Watching Suzuki’s delirious descent into the self-annihilating logic of the assassin, and the inevitability of desire, made me wonder: what is it that makes this film primary and Tarantino secondary? It is certainly not that Suzuki’s film has no sources and reference points of its own. The sharp suits, cool violence, claustrophobic spaces and chiaroscuro could easily be traced to American noir. And as in noir, the unadvisable yet irresistible, in the shape of Misako, liquor and tobacco, is very much to the fore. So why, beyond snobbery, do I not find Suzuki knowing and wannabe in the same way as a lot of Tarantino? One way into this would be Suzuki’s film’s relationship to commodities. Tarantino’s aesthetic is affluent to the point of being bloated: there is no sense of desperation or risk. Suzuki’s Japan, on the other hand, is aspirational with its Ray Bans and cigarettes, but it is also avid with austerity. A car that looks a bit like a Morris Minor trundles round a beach mowing down colleagues/adversaries in a battle with no apparent motivation beyond itself. The car, even then surely ridiculously, absurdly cute for the job, struggles up a dune towards a concrete blockhouse, presumably a second-world war coastal defence. One petrol-can later, the bunker is ablaze.

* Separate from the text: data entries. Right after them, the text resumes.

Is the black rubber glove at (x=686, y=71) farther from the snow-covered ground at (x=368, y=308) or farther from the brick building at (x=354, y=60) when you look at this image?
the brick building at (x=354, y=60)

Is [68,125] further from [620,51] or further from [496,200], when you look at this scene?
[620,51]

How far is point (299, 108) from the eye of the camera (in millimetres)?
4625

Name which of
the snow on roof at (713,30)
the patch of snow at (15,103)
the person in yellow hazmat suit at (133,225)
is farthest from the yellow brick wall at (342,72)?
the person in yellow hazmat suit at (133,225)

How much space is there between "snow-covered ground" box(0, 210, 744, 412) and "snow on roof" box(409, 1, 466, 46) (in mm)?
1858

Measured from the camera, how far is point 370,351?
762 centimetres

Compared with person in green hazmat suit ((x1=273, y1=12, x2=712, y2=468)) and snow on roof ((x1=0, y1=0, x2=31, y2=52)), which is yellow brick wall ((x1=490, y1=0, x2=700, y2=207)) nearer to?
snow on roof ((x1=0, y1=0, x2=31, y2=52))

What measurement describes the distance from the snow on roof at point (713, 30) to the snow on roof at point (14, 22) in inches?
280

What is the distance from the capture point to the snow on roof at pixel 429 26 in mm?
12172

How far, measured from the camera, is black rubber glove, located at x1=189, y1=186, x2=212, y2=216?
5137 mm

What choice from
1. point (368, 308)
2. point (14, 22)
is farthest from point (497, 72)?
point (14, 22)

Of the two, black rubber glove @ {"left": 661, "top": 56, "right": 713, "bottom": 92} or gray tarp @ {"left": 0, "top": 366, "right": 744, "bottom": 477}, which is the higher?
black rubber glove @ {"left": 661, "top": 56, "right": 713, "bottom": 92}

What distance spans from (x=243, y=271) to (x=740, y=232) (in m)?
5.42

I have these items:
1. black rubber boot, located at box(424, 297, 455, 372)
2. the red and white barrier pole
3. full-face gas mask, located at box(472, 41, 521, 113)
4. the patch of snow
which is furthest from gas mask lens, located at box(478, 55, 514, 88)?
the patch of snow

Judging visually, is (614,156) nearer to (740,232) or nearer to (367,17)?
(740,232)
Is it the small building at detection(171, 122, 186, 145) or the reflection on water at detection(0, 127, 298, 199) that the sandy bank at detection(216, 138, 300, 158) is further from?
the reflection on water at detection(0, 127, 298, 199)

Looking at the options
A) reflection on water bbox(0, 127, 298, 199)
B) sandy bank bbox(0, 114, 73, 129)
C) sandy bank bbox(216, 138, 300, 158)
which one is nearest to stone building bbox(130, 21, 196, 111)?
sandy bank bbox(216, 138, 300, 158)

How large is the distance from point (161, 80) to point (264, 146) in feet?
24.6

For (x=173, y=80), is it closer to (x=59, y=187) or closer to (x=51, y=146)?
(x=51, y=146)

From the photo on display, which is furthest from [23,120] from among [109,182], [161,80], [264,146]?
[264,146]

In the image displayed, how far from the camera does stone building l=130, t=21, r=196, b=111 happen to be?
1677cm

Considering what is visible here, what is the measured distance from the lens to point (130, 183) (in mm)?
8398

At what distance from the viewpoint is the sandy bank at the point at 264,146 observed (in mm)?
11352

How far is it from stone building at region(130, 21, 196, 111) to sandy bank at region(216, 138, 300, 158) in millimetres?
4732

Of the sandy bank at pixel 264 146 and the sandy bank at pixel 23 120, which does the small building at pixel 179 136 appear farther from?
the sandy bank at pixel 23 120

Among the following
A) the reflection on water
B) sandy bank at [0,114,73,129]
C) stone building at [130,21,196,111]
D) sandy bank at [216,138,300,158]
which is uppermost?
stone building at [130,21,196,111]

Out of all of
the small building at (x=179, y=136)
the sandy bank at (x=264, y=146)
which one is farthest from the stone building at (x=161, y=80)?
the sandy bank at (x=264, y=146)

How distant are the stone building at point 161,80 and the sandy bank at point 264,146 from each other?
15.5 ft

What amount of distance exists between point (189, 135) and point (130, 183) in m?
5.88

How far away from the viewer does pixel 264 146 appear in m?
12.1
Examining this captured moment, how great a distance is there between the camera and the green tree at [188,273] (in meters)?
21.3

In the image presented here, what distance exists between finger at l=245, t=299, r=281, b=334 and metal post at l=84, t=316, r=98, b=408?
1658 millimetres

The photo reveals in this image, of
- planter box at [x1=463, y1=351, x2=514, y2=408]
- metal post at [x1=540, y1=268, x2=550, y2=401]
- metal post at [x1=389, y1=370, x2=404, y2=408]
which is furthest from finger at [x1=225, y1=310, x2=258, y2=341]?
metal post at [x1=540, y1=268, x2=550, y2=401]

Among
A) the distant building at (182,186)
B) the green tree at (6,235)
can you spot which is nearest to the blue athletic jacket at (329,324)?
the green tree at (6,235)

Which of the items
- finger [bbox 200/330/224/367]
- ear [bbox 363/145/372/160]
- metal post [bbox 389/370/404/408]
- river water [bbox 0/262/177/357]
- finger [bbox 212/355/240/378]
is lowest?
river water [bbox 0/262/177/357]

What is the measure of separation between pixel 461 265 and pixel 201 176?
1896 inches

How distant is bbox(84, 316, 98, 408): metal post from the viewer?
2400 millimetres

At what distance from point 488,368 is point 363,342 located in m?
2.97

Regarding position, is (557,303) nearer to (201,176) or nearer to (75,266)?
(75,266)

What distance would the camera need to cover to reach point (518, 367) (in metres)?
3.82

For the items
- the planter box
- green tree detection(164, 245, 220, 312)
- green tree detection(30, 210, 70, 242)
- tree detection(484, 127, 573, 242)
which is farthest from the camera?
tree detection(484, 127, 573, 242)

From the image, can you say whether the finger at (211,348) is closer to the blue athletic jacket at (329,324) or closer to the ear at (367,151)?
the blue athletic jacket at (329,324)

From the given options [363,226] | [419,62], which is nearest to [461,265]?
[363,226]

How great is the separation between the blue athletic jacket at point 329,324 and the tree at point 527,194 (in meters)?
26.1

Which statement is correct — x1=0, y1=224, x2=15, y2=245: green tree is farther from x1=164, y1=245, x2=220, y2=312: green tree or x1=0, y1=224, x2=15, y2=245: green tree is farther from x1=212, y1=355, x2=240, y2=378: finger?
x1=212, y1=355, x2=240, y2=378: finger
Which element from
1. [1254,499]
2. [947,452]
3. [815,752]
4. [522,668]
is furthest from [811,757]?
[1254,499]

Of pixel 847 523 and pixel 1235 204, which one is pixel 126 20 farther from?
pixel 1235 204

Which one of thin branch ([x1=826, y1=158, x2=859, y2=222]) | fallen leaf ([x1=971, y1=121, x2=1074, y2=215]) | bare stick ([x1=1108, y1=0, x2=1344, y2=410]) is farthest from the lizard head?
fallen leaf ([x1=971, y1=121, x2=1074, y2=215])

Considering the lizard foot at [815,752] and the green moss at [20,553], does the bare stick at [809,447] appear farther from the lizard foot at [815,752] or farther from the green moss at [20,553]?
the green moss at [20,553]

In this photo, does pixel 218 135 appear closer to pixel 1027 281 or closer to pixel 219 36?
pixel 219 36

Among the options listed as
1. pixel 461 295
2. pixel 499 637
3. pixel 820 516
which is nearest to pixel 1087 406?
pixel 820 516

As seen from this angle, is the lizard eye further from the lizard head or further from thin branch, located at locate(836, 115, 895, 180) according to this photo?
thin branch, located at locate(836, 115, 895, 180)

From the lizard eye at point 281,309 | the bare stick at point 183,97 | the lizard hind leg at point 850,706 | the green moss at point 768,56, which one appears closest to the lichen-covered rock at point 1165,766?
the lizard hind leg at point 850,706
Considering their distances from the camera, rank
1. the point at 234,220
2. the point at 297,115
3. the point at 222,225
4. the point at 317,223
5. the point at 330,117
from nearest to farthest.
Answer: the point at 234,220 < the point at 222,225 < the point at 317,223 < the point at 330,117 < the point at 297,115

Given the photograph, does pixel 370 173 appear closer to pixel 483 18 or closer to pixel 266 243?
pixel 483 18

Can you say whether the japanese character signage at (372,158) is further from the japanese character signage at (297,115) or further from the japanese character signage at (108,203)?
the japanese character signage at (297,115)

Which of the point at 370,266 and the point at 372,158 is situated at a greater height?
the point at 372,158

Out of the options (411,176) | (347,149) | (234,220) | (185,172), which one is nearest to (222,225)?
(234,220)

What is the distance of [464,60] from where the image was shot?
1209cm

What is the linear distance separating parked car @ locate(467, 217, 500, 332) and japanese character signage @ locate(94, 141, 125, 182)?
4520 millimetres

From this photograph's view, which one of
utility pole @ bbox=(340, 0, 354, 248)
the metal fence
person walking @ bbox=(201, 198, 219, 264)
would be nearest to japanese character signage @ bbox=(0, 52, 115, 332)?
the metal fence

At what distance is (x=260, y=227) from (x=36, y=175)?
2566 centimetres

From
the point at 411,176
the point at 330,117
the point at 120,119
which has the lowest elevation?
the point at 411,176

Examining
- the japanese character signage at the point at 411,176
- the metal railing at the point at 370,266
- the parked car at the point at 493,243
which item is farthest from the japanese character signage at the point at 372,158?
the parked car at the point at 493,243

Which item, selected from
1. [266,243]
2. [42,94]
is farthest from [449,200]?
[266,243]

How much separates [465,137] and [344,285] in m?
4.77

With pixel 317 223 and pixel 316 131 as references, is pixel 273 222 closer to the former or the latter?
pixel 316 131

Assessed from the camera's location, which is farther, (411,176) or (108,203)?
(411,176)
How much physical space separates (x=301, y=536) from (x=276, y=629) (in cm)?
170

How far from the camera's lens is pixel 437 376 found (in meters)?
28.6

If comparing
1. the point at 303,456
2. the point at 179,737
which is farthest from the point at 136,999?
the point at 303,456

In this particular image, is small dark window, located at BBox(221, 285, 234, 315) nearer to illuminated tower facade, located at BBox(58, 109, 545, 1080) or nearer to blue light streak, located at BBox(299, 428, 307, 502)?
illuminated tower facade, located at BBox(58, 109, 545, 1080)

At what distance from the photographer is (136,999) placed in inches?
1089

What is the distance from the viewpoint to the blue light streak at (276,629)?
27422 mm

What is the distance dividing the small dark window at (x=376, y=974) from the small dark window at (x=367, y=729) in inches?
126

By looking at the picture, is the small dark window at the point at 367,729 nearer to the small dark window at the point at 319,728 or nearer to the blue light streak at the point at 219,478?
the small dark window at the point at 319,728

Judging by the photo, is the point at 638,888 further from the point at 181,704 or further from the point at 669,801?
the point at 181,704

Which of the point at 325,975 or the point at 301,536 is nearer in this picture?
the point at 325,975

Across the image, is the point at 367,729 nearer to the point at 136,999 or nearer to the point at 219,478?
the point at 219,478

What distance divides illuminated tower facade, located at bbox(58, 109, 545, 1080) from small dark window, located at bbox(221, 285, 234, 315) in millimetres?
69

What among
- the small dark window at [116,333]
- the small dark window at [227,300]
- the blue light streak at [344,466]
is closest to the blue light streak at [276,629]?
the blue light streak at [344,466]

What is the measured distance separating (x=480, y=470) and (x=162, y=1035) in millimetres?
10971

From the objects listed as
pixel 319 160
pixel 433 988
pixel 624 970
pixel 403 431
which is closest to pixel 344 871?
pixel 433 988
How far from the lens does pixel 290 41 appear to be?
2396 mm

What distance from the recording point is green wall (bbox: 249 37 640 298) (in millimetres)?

The scene encapsulates a clash of commodity and landscape that seems to me to inform the whole film. The blockhouse stands as a reminder of the recent past, of defeat, ruin and desertion. The car has been built from a British design under licence; the foundation of an automotive industry that will soon, but not yet, cap Japan’s post-war economic miracle. Beyond the ‘existential’ futility of a shoot-out between the numbered minions of a nameless organisation, there is another battle going on here, between fetishisation and pathos; between the desire for, and the humiliation by, imported glamour. The bottle of Napoleon brandy that glows centre-screen against a murky interior is there for one thing as the counterpart of Annu Mari’s femme fatale, but for another as a popular and longstanding Japanese tipple. But this is the flipside of Bill Murray’s abortive ads for Suntory Whisky in Lost in Translation. Suzuki neither mocks nor apologises for the bottle of Napoleon. His aesthetic imports the fatality of the commodity along with its glamour. Tarantino, on the other hand, imports nothing because his aesthetic already owns everything on the same flat plane of lazy availability.

There is a danger in this argument of casting commodification itself as an export from the west. The bottle of Napoleon as a normal feature of Japanese life is already a clue here. In another remarkable scene, Hanada takes out a hit with one shot in the blink of a giant mechanised cigarette lighter on an advertising hoarding. Does commercialization equate to Americanisation here? The subsequent American appropriation of Japan as the very source of grandiose advertising and media hyperreality, from Blade Runner to William Gibson, somewhat complicates this model. This re-release, and this review, are likewise testimony to a willing re-invasion from the east that is at once imperialistic and critical. The critical element depends on the fact that this film is, in all the senses I have been discussing, not simply ‘Japanese’; securely oriental and comfortably other. There are ‘Japanese’ elements in Suzuki’s film, but they are ones that do not allow me to simply orientalise. Hanada’s house takes the structure of the Japanese house to a level of abstraction approaching noirish delirium: the camera pans across a field of lengthy, too-close-together partitions that reduce the space to a series of brutally foreshortened corridors, broken only by a shower room and spiral staircase. The main indication that there is living space at all is provided by Hanada and his wife’s inventive and gymnastic lovemaking. The space that emerges is neither ‘authentically’ Japanese nor manneristically noir: it is a properly artful Japanese noir that reminds us, more forcefully than anything, that the American original was itself more than mere, easily appropriated mannerism.